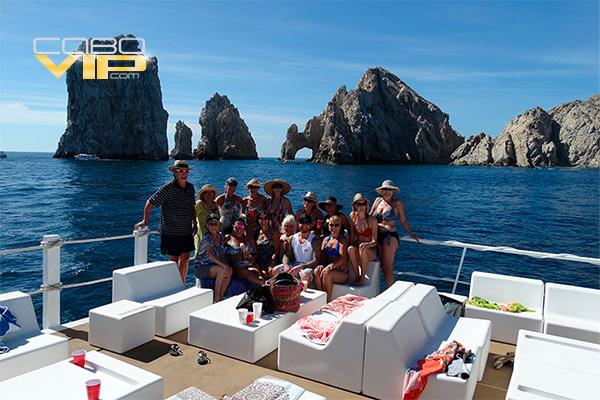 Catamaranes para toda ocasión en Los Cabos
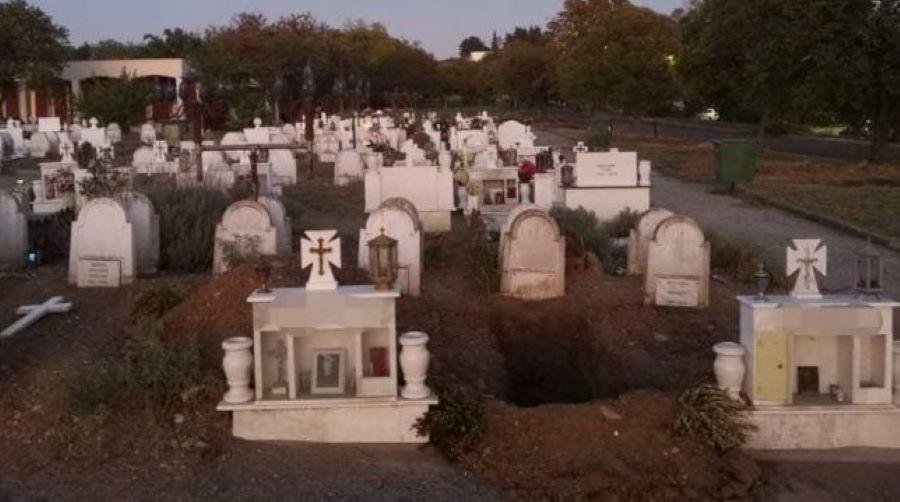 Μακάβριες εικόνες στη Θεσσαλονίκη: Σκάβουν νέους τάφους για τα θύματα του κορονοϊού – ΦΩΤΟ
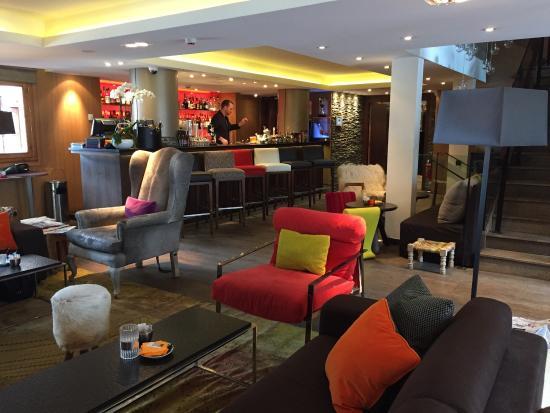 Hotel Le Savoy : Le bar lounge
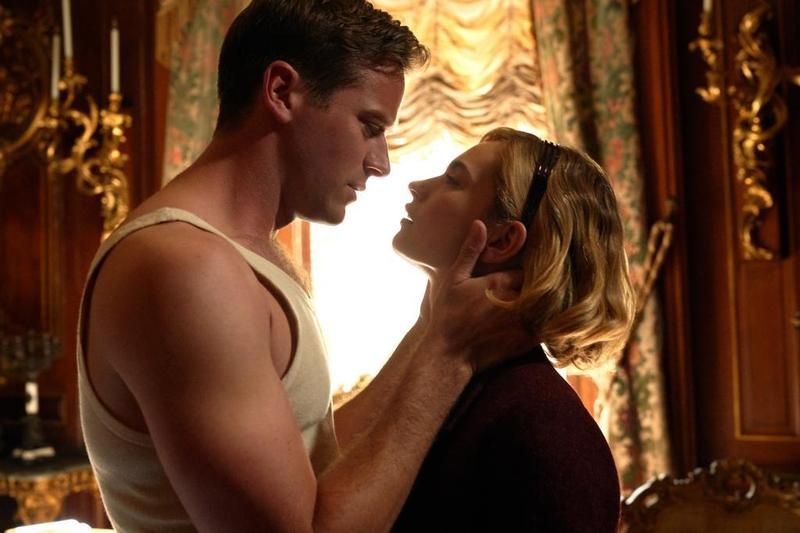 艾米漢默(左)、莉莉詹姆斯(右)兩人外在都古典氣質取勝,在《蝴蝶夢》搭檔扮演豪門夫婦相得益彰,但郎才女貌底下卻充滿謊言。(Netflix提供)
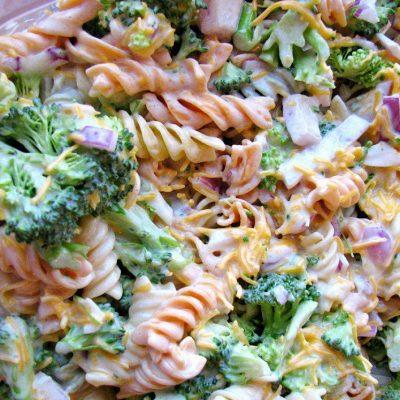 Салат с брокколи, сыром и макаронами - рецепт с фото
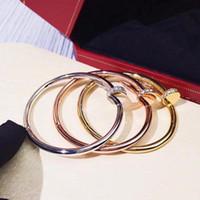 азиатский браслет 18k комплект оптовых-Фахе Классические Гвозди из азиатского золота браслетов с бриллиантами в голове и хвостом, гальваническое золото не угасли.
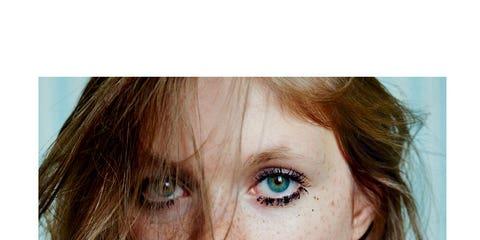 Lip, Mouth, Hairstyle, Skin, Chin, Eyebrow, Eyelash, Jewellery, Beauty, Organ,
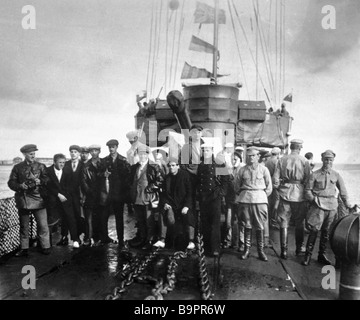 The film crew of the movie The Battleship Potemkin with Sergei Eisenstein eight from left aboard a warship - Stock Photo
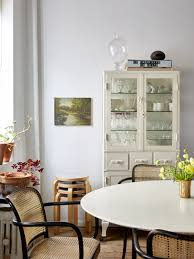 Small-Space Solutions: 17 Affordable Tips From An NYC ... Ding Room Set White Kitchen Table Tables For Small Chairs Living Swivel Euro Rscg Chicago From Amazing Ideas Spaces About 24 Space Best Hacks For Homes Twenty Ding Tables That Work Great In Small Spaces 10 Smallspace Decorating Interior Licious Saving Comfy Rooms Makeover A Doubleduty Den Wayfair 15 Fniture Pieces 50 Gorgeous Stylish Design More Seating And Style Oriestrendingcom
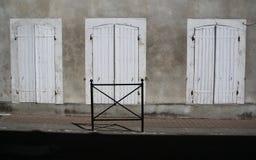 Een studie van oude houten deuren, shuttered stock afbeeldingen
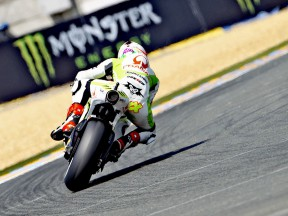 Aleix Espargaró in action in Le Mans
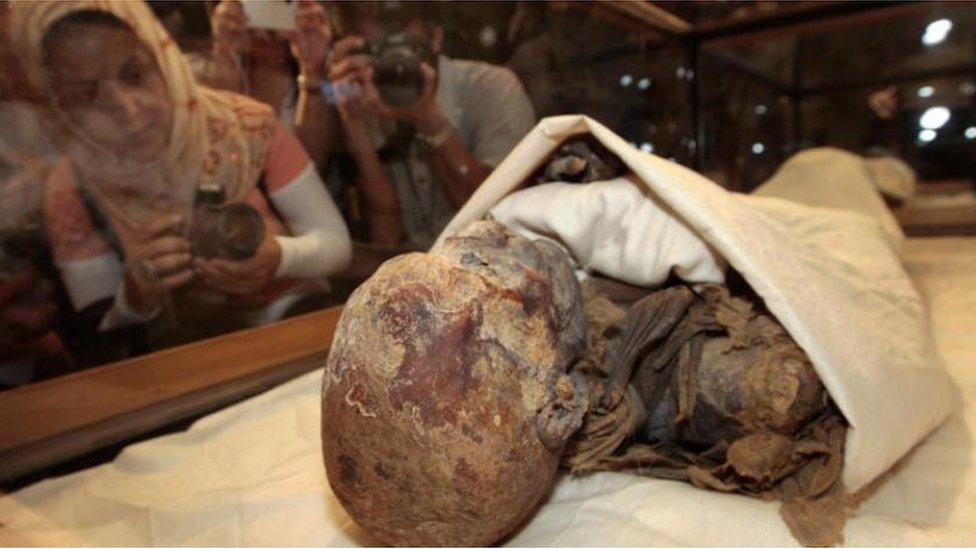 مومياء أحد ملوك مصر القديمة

☆ ☆ ☆ ☆

### Your task
The answer must reproduce every line of the records above exactly, with all pictures left out.

### Task output
 Catamaranes para toda ocasión en Los Cabos
 Μακάβριες εικόνες στη Θεσσαλονίκη: Σκάβουν νέους τάφους για τα θύματα του κορονοϊού – ΦΩΤΟ
 Hotel Le Savoy : Le bar lounge
 艾米漢默(左)、莉莉詹姆斯(右)兩人外在都古典氣質取勝,在《蝴蝶夢》搭檔扮演豪門夫婦相得益彰,但郎才女貌底下卻充滿謊言。(Netflix提供)
 Салат с брокколи, сыром и макаронами - рецепт с фото
 азиатский браслет 18k комплект оптовых-Фахе Классические Гвозди из азиатского золота браслетов с бриллиантами в голове и хвостом, гальваническое золото не угасли.
 Lip, Mouth, Hairstyle, Skin, Chin, Eyebrow, Eyelash, Jewellery, Beauty, Organ,
 The film crew of the movie The Battleship Potemkin with Sergei Eisenstein eight from left aboard a warship - Stock Photo
 Small-Space Solutions: 17 Affordable Tips From An NYC ... Ding Room Set White Kitchen Table Tables For Small Chairs Living Swivel Euro Rscg Chicago From Amazing Ideas Spaces About 24 Space Best Hacks For Homes Twenty Ding Tables That Work Great In Small Spaces 10 Smallspace Decorating Interior Licious Saving Comfy Rooms Makeover A Doubleduty Den Wayfair 15 Fniture Pieces 50 Gorgeous Stylish Design More Seating And Style Oriestrendingcom
 Een studie van oude houten deuren, shuttered stock afbeeldingen
 Aleix Espargaró in action in Le Mans
 مومياء أحد ملوك مصر القديمة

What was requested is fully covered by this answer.